Powered by Evolved Analytics' DataModeler

Illustration: Creative hypothesis generation

Conventional methods impose artificial constraints on the models — e.g., polynomials — despite the fact that these constraints do not have a physical basis and are only imposed to make the mathematics tractable for that method or due to a lack of imagination. SymbolicRegression, in contrast, lets the data define the model form free of artificial limits. Part of this is the ability to hypothesize and explore diverse potential model structures.

Generate trivial data

Let us generate the trivial data set below. Our first inclination would be to assume a straight-line linear model. HOWEVER, the reality is that we only know truth (assuming there is not contribution from noise or other perturbations) at two points. Between the observed data points we cannot be confident in any conclusions — even though we do have a bias for simplicity and an aversion to unwarranted complexity.

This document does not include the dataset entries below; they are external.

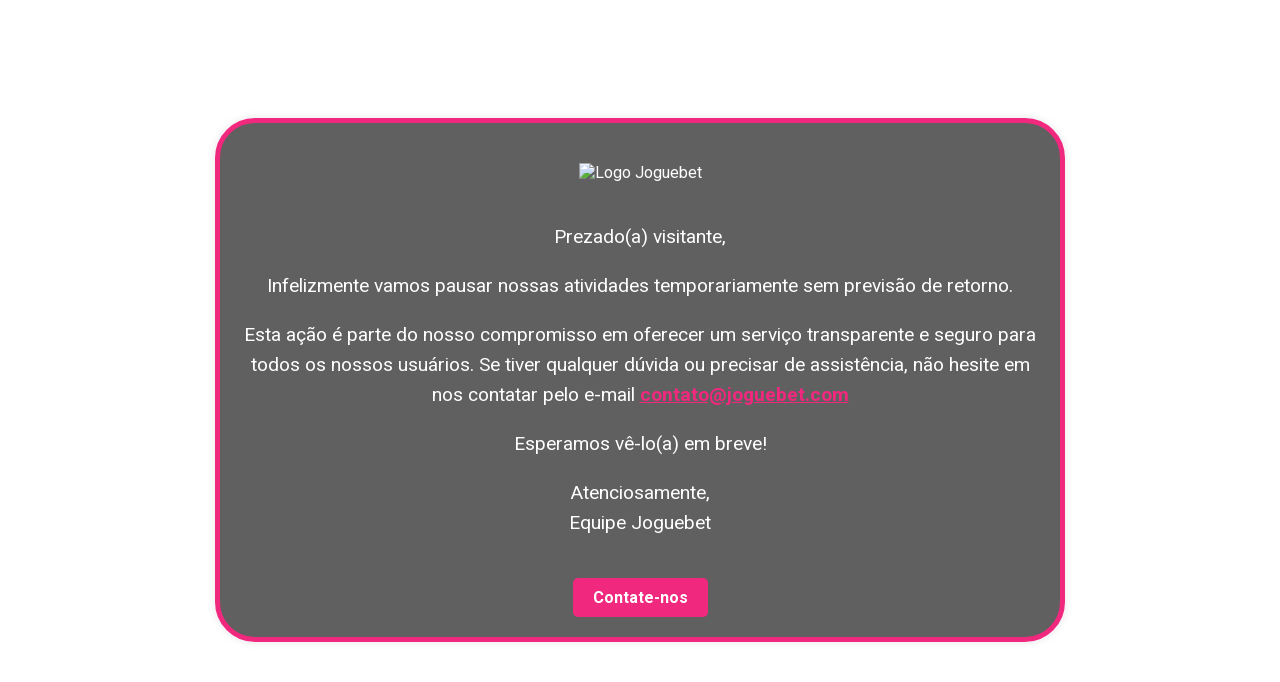

--- FILE ---
content_type: text/html
request_url: https://www.joguebet.com/cassino/jogo/fortune-tiger
body_size: 1448
content:
<!DOCTYPE html>
<html lang="pt-br">

<head>
    <meta charset="UTF-8">
    <meta name="viewport" content="width=device-width, initial-scale=1.0">
    <link rel="preconnect" href="https://fonts.googleapis.com">
    <link rel="preconnect" href="https://fonts.gstatic.com" crossorigin>
    <link
        href="https://fonts.googleapis.com/css2?family=Dancing+Script:wght@400..700&family=Roboto:ital,wght@0,100;0,300;0,400;0,500;0,700;0,900;1,100;1,300;1,400;1,500;1,700;1,900&display=swap"
        rel="stylesheet">

    <link rel="shortcut icon" href="favicon.ico" type="image/x-icon">

    <title>Joguebet - Comunicado</title>
    <style>
        html,
        body {
            overflow: hidden;
        }

        body {
            display: flex;
            justify-content: center;
            align-items: center;
            min-height: 100vh;
            font-family: "Roboto", sans-serif;
            color: #333;
            margin: 0;
            padding: 20px;
            background-image: url(./wallpaper.jpg);
            background-size: cover;
            background-position: center;
            backdrop-filter: blur(5px);
            color: #fff;

        }

        .container {
            max-width: 800px;
            margin: 0 auto;
            background-color: #1d1d1db3;
            padding: 20px;
            border-radius: 8px;
            box-shadow: 0 0 10px rgba(0, 0, 0, 0.1);
            text-align: center;
            border: 5px solid #f0287e;
            border-radius: 40px;
        }

        h1 {
            color: #f0287e;
        }

        p {
            font-size: 1.2em;
            line-height: 1.6;
        }

        .logo {
            width: 200px;
            margin: 20px 0;
        }

        .button {
            display: inline-block;
            padding: 10px 20px;
            background-color: #f0287e;
            color: white;
            text-decoration: none;
            border-radius: 5px;
            margin-top: 20px;
        }

        .container .logo {
            width: 100%;
            border-radius: 15px;
        }

        .container .logo2 {
            width: 100px;
            text-align: center;
            margin-top: 10px;
        }

        .container a {
            transition: 0.3s;
            font-weight: bold;
        }

        .container a:hover {
            color: #fff;
        }

        .link {
            color: #f0287e;
        }
    </style>
</head>

<body>
    <div class="container">

        <img src="loterias-desk.png" alt="Logo Joguebet" class="logo">
        <p>
            Prezado(a) visitante,
        </p>
        <p>
            Infelizmente vamos pausar nossas atividades temporariamente sem previsão de retorno.
        </p>

        <p>
            Esta ação é parte do nosso compromisso em oferecer um serviço transparente e seguro para todos os nossos
            usuários. Se tiver qualquer dúvida ou precisar de assistência, não hesite em nos contatar pelo e-mail <a href="/cdn-cgi/l/email-protection#eb8884859f8a9f84ab81848c9e8e898e9fc5888486" class="link"><span class="__cf_email__" data-cfemail="f3909c9d8792879cb3999c948696919687dd909c9e">[email&#160;protected]</span></a>
        </p>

Search for possible models

Now let us devote three seconds to identifying models which fit this data. Although we might intuitively prefer the simple linear model, all of the other discovered models also fit the data exactly! (Mousing over the ResponseSurfacePlot curves will display the underlying model whereas mousing over the functions in the ModelSelectionReport will display the variables embedded within the expression.)

We can exploit the creativity of SymbolicRegression in a number of ways in addition to searching for possible model structures. Ensembles of diverse but quality models imply that we can develop a trust metric on our predictions. We can also use the model disagreement to guide data collection for Adaptive DOE. We will discuss these topics more later.

The key take-away here is that while a linear model might be appropriate — and, if it is appropriate, it will be recognized and reported as such — the data determines the model form.